Friday, December 30, 2011

Christmas Borning

Sermon preached Christmas Day


One image we see around Christmas time is of a person opening a book to share a story. Often the storyteller is in a rocking chair and there is a warm fire in a fire place. No fireplace this morning, but I am going to take the unusual step of reading you a story.
“Christmas Baptism” from The Good News From North Haven Michael Lindvall. The story is fiction, set in the fictional town of North Haven, Minnesota – near Mankato. The author knows something of which he speaks. Michael Lindvall grew up in small towns in Minnesota and the UP, and he is a Presbyterian pastor.

The Story (if you want to read the story, put "Michael Lindvall Christmas Baptism" into your search engine, you will find a number of places where it is printed - here is one: http://www.indianolapres.org/joomla/content/view/77/38/)

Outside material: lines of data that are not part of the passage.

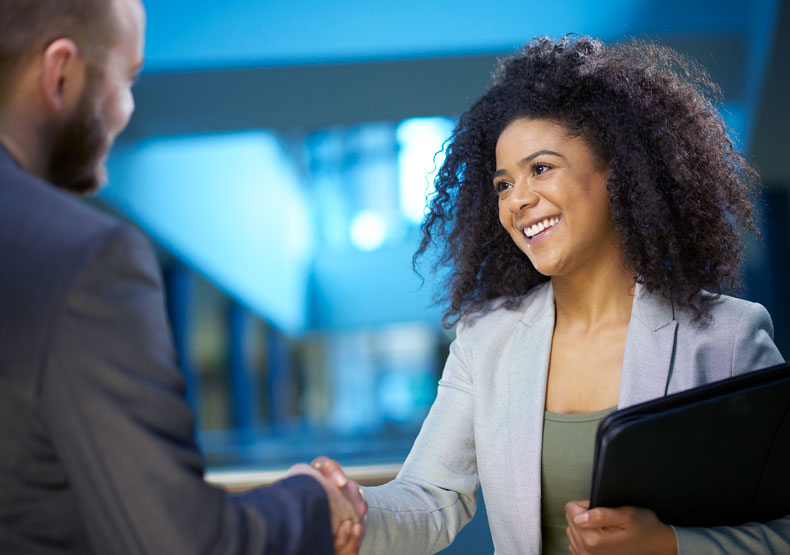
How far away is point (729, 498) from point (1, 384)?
1313mm

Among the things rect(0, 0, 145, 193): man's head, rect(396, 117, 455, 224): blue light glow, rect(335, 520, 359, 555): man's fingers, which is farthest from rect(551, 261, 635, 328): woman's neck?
rect(396, 117, 455, 224): blue light glow

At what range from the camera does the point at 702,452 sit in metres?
1.38

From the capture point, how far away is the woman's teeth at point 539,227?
186cm

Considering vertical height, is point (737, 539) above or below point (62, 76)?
below

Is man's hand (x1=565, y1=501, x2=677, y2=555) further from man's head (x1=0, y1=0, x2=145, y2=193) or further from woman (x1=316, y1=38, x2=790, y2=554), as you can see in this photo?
man's head (x1=0, y1=0, x2=145, y2=193)

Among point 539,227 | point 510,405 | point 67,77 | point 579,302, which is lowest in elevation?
point 510,405

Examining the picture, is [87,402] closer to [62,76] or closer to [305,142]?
[62,76]

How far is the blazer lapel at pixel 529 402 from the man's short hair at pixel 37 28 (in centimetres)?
124

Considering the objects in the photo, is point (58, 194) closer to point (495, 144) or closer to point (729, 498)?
point (729, 498)

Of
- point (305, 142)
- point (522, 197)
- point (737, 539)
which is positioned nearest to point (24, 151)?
point (522, 197)

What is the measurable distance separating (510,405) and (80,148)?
118 centimetres

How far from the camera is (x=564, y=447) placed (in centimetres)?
176

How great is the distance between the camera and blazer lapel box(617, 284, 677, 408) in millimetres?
1712

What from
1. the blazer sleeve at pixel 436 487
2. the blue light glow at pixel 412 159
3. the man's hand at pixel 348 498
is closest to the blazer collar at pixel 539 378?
the blazer sleeve at pixel 436 487
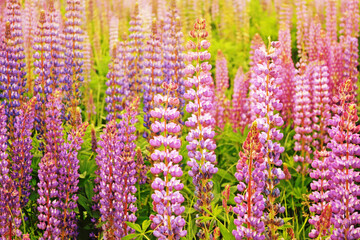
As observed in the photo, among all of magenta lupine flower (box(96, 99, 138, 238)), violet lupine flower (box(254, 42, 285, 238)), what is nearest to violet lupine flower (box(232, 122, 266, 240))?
violet lupine flower (box(254, 42, 285, 238))

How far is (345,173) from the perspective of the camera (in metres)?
2.71

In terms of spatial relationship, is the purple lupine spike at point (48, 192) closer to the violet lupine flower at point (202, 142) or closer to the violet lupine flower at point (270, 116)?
the violet lupine flower at point (202, 142)

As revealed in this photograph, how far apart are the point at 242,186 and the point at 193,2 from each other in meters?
8.68

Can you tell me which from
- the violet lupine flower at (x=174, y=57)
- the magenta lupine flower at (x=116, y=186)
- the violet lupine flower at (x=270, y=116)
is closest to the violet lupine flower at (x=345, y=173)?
A: the violet lupine flower at (x=270, y=116)

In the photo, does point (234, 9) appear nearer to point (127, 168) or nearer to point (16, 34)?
point (16, 34)

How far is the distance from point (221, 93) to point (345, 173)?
2.74 metres

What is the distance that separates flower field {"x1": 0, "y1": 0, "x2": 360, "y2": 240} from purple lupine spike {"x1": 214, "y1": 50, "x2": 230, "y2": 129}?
19 millimetres

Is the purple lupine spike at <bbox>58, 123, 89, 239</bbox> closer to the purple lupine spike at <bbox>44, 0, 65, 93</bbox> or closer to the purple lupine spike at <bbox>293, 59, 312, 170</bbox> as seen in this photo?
the purple lupine spike at <bbox>44, 0, 65, 93</bbox>

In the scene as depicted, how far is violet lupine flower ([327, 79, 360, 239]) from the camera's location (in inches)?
103

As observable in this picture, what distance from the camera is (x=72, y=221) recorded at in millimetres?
3160

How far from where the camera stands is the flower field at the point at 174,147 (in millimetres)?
2498

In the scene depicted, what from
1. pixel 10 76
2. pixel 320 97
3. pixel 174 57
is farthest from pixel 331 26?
pixel 10 76

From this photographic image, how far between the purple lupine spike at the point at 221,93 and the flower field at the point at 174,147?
2cm

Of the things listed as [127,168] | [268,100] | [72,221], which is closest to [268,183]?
[268,100]
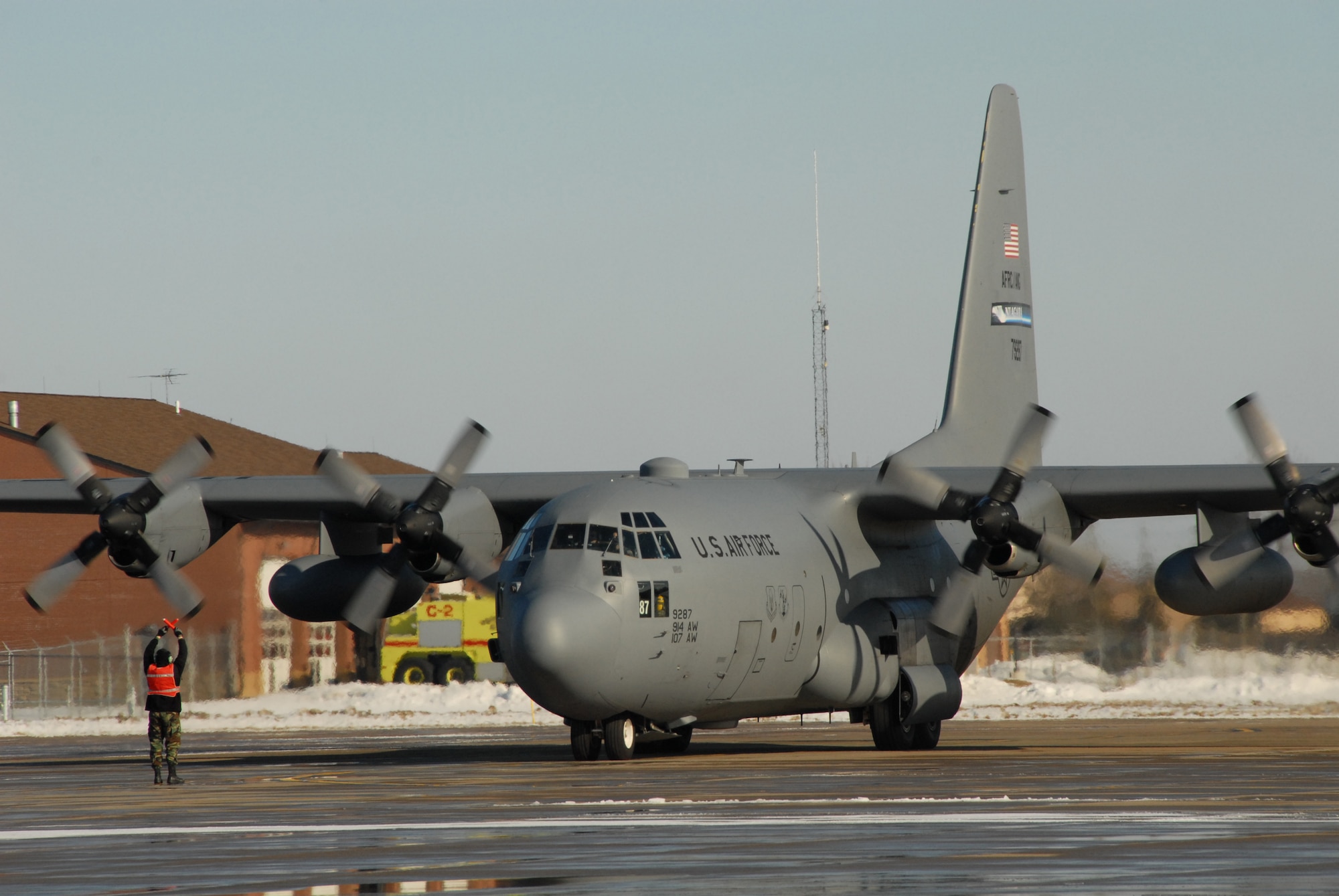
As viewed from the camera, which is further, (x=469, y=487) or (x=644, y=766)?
(x=469, y=487)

Christians trust and believe that in Jesus, the light of God’s love entered the world in a uniquely powerful way. “The light shines in the darkness, and the darkness did not overcome it.” We believe that “we have seen his glory, the glory as of a father’s only son, full of grace and truth.” We celebrate that at Christmas.
We also trust that this is not simply a past event. In a meditation on Christmas, the fourteenth century German Christian mystic, Meister Eckhart wrote this: Saint Augustine says that his birth is always happening. But if it does not happen in me, what does it profit me? What matters is that it shall happen in me. (Watch For the Light, December 1).
Light and life came into the world in Jesus. God still wants to bring that light and life to birth in the world through you and me, maybe in ways as quiet as standing for a child at baptism. Amen.